Albert Cossery est mort en juin 2008. J’ai découvert son existence en lisant sa nécrologie dans Le Monde. C’était un personnage original qui se vantait de n’avoir jamais travaillé de sa vie (cela ne se faisait pas dans sa famille) et qui vivait à l’hôtel. Mendiants et orgueilleux était présenté comme son chef d’oeuvre et quand j’ai trouvé récemment chez mon bouquiniste cette vieille édition à un prix défiant toute concurrence j’ai donc sauté sur l’occasion.
Mendiants et orgueilleux, tels sont les héros de ce roman dont l’action se déroule au Caire dans les années 50. Il y a Gohar, un ancien professeur qui survit en faisant un peu de comptabilité pour un bordel de la ville indigène; Yéghen, petit escroc, petit trafiquant de drogue et El Kordi, employé aux écritures dans une administration dont la plus grande partie du salaire sert à rétribuer les collègues qui veulent bien faire son travail à sa place.
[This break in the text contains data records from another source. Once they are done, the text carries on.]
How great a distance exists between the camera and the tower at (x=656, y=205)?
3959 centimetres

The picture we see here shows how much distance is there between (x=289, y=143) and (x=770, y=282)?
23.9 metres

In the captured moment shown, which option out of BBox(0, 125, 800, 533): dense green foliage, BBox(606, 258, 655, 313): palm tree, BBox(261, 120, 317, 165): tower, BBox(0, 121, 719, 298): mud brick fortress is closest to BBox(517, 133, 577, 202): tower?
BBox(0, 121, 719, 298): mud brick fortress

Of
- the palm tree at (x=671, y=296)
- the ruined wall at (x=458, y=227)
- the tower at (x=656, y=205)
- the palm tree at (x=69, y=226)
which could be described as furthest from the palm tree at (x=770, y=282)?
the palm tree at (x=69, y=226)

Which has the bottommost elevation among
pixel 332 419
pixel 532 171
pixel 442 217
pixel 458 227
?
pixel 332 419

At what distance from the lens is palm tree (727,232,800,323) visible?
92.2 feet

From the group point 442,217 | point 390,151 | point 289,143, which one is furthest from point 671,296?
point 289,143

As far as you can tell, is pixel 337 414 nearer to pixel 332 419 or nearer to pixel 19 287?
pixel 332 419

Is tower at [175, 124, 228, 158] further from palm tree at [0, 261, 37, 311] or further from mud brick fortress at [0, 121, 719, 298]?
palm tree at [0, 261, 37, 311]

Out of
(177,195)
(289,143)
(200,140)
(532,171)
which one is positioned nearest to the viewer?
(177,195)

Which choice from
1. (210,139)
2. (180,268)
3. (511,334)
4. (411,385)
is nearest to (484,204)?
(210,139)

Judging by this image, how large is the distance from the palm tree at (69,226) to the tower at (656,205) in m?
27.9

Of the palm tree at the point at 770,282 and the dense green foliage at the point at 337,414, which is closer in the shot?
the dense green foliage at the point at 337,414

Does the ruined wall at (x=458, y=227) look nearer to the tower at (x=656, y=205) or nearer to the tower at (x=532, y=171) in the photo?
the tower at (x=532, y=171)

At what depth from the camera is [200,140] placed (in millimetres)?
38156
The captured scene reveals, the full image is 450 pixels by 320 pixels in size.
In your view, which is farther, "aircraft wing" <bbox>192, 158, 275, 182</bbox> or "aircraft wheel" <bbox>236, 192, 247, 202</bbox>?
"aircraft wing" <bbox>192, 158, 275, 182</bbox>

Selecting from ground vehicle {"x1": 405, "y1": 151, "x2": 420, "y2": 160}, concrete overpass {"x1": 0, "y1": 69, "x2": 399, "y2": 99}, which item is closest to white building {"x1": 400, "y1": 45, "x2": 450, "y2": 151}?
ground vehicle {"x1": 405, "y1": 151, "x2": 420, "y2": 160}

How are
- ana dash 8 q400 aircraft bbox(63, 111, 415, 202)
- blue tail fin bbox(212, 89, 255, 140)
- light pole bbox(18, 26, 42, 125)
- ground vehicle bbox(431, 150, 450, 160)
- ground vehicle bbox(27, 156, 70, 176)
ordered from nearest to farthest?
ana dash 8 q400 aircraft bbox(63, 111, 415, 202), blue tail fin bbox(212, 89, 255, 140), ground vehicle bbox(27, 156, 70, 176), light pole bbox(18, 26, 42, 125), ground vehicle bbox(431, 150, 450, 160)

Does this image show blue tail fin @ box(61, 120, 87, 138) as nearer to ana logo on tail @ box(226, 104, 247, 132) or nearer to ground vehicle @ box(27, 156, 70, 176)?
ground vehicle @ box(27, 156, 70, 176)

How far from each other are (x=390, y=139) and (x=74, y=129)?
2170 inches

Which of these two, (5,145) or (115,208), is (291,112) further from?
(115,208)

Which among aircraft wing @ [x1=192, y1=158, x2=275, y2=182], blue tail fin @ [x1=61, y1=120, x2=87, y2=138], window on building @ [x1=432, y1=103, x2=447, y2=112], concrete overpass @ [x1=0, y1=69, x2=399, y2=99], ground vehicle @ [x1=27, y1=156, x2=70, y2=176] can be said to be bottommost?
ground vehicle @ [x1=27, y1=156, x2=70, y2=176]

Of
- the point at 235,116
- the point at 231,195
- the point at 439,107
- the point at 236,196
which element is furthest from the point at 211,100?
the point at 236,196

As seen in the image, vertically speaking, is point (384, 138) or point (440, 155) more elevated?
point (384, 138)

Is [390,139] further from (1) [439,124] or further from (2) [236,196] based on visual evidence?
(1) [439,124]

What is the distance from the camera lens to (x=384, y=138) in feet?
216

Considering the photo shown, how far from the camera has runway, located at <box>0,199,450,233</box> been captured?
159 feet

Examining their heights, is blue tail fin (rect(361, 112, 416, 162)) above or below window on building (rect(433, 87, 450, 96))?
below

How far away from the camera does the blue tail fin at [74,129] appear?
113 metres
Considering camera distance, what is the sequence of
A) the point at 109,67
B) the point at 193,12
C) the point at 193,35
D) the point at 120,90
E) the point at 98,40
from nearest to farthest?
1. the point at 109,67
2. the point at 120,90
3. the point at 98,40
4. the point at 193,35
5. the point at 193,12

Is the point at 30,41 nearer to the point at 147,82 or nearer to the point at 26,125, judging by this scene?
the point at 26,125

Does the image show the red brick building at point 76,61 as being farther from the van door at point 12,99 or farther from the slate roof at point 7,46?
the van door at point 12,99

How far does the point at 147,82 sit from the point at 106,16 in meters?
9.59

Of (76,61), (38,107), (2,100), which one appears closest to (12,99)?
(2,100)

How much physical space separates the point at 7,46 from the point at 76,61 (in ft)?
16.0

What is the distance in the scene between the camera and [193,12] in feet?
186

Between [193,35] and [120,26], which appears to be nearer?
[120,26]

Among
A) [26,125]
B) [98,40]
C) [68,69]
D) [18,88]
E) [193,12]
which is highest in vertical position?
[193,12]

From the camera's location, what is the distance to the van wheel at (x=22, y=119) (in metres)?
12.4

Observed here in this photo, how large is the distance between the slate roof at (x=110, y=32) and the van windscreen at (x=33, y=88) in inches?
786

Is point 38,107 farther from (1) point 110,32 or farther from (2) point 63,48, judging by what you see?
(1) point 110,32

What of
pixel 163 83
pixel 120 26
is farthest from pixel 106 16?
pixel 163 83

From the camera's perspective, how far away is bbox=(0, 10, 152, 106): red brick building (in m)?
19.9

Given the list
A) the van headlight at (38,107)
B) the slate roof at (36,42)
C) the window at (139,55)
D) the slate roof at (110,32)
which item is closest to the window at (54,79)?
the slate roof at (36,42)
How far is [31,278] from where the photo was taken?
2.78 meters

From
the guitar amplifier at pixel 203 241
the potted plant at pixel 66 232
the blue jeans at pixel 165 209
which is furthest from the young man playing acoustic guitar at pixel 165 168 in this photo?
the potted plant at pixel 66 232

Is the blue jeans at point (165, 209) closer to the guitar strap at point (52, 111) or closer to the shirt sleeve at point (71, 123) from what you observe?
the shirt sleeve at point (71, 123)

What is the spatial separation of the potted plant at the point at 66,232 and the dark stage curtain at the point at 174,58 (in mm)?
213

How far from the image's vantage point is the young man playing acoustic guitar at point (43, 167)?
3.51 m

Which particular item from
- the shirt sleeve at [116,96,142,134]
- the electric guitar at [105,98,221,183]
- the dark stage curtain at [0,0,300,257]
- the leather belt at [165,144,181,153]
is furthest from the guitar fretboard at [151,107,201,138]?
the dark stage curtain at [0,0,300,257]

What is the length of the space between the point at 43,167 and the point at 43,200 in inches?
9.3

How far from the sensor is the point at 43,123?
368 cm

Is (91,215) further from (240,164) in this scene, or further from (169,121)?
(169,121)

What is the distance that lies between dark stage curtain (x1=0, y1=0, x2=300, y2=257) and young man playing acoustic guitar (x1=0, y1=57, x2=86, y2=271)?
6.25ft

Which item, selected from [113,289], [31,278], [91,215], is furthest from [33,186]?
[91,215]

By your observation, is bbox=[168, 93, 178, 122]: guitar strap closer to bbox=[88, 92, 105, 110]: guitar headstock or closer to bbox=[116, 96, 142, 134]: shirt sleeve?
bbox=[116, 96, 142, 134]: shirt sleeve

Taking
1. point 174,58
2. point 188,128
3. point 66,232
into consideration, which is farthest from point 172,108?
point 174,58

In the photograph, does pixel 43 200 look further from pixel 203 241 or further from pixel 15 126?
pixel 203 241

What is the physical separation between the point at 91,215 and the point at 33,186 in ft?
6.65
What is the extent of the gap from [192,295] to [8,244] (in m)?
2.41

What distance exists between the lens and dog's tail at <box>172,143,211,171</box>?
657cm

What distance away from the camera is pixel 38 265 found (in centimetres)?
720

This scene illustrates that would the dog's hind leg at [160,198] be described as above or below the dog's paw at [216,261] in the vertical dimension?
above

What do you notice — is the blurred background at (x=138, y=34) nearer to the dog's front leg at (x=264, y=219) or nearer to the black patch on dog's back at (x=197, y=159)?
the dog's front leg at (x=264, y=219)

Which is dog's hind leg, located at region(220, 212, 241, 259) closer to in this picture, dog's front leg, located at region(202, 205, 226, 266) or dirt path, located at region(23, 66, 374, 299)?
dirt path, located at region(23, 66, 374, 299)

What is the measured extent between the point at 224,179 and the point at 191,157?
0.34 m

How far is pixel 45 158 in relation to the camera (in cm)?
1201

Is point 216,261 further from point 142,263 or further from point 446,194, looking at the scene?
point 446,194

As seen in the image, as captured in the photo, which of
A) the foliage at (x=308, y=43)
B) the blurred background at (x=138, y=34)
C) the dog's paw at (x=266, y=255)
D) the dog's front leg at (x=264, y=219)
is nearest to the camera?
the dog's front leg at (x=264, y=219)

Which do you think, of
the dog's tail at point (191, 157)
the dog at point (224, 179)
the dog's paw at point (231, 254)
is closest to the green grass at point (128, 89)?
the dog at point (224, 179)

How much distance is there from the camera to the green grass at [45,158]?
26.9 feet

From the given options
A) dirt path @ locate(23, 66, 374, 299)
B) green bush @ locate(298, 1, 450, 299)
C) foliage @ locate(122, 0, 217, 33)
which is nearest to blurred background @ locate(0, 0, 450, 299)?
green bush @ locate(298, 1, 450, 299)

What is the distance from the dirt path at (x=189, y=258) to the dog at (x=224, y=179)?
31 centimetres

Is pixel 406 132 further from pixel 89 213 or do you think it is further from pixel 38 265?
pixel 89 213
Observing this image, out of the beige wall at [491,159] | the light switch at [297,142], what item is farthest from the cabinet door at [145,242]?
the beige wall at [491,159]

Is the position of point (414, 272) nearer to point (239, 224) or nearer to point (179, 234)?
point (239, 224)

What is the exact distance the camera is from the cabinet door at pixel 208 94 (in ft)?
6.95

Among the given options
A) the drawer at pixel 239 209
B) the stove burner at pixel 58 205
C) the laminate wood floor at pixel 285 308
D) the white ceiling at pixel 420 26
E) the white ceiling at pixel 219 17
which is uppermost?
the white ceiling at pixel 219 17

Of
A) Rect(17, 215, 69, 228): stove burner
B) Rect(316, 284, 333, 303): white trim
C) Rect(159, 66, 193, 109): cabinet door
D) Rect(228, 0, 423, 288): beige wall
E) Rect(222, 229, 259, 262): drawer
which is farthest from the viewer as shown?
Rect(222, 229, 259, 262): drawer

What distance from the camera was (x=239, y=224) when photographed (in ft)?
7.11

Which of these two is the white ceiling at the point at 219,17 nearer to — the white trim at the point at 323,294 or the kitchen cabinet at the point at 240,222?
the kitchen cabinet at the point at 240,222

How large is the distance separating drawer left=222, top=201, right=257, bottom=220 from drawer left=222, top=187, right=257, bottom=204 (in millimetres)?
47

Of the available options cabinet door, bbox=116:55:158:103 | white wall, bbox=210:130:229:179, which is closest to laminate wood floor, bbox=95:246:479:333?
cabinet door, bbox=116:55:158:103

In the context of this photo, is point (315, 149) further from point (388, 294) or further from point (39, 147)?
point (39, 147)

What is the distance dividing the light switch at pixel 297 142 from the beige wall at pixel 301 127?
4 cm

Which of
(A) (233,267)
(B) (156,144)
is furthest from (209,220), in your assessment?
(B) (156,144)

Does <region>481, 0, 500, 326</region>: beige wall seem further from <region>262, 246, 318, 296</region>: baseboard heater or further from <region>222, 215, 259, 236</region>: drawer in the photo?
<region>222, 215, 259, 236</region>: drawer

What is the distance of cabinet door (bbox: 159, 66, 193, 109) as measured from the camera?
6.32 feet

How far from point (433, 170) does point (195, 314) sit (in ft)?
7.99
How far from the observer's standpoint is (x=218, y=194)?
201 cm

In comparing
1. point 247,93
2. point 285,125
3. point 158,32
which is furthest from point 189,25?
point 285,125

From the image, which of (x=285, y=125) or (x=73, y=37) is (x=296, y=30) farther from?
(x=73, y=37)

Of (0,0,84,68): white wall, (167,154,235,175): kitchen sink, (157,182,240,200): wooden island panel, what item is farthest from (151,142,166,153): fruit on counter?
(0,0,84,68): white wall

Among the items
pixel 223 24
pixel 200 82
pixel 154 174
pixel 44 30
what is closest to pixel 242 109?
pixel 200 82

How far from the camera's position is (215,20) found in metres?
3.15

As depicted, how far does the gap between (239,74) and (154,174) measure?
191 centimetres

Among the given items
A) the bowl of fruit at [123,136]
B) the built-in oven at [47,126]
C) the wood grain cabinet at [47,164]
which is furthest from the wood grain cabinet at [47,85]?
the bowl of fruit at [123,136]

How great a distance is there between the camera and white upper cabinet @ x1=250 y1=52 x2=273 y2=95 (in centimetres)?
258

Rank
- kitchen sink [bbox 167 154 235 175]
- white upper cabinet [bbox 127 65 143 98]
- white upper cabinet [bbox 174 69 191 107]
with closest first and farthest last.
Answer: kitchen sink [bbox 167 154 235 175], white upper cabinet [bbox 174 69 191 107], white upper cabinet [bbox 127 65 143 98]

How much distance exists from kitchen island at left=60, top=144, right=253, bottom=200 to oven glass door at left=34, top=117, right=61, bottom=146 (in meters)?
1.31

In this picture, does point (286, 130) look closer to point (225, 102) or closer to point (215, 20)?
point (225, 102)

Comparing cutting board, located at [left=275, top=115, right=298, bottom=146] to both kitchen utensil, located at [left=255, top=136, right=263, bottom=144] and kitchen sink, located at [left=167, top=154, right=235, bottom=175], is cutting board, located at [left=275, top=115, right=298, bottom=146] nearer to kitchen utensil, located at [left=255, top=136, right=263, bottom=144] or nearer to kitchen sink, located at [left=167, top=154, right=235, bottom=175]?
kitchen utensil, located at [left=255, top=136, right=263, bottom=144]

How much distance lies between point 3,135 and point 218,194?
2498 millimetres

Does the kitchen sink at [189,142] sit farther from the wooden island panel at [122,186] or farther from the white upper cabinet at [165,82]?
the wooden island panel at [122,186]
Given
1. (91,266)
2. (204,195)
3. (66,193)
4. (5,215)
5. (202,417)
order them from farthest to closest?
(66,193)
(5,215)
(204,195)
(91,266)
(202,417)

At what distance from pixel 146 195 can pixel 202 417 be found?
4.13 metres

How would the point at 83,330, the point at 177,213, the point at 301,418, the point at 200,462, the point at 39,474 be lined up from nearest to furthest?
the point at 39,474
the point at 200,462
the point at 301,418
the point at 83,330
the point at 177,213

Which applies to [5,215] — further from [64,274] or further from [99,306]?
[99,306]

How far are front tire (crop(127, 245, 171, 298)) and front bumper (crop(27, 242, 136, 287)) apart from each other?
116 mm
Tous les trois se complaisent dans leur simplicité voire leur dénuement volontaire, se contentant de goûter la vie qui passe, de se réjouir des comportements absurdes de leurs contemporains.
« Devant une boutique vide il vit un homme d’un certain âge, aux vêtements soignés, assis dignement sur une chaise, et qui regardait passer la foule d’un air détaché et royal. L’homme avait une attitude majestueuse extraordinairement frappante. « Voilà un homme selon mon coeur », pensa-t-il. Cette boutique vide et cet homme qui ne vendait rien étaient pour lui une trouvaille inestimable. La boutique, Gohar le devinait, représentait simplement un décor ; elle lui servait pour recevoir ses amis et leur offrir une tasse de café. C’était là le comble de l’opulence et de la générosité. Gohar le salua comme une vieille connaissance et l’homme répondit à son salut avec un sourire suave, à peine perceptible, comme s’il comprenait qu’on l’admirait. »
Quand Gohar, en manque de hachisch, étrangle une jeune prostituée, il est ensuite fort surpris par son crime car il est étranger à toute violence. La mort de la pauvre fille est cependant vite oubliée, considérée comme une fatalité. En fait elle n’est que le prétexte pour faire entrer en scène l’officier de police Nour El Dine, chargé de l’enquête. Car il n’y a pas vraiment d’histoire dans ce roman, il s’agit seulement de nous présenter ces personnages qui ont fait de la paresse un art de vivre et qui fascinent Nour El Dine qui les considère comme des misérables et ne comprend pas comment ils peuvent avoir une si haute opinion d’eux-mêmes.
Quant à moi je n’ai été qu’à moitié convaincue par ma lecture. J’ai apprécié certaines descriptions pittoresques avec parfois une pointe d’humour. Par contre j’ai trouvé que pour des gens qui rejetaient tout ce qu’il est convenu de considérer comme un mode de vie bourgeois les personnages avaient parfois des opinions bien stéréotypées, notamment sur les femmes :
« Elle avait une mine revêche et l’air arrogant d’une femme pourvue d’un mâle ».
« Gohar était reconnaissant aux femmes, à cause de l’énorme somme de bêtise qu’elles apportaient dans les relations humaines ».
Je termine avec le pompon, à propos de Nour El Dine : « Il avait été habitué à plus de soumission de la part de ses jeunes amis ; mais aussi, c’étaient, pour la plupart, des êtres veules et sans caractère. Ils n’avaient pour eux que leur beauté : c’étaient presque des femmes ».
Sybilline le 30 novembre 2008 :
Personnellement, j’ai été écoeurée par cette apologie de la paresse profiteuse et sans scrupule qui ose se prétendre vertu ! Ceci dit, je lis avec plaisir ton blog qui aborde avec intelligence des auteurs de tous bords.
Réponse :
Je n’ai pas non plus trouvé les personnages très sympathiques.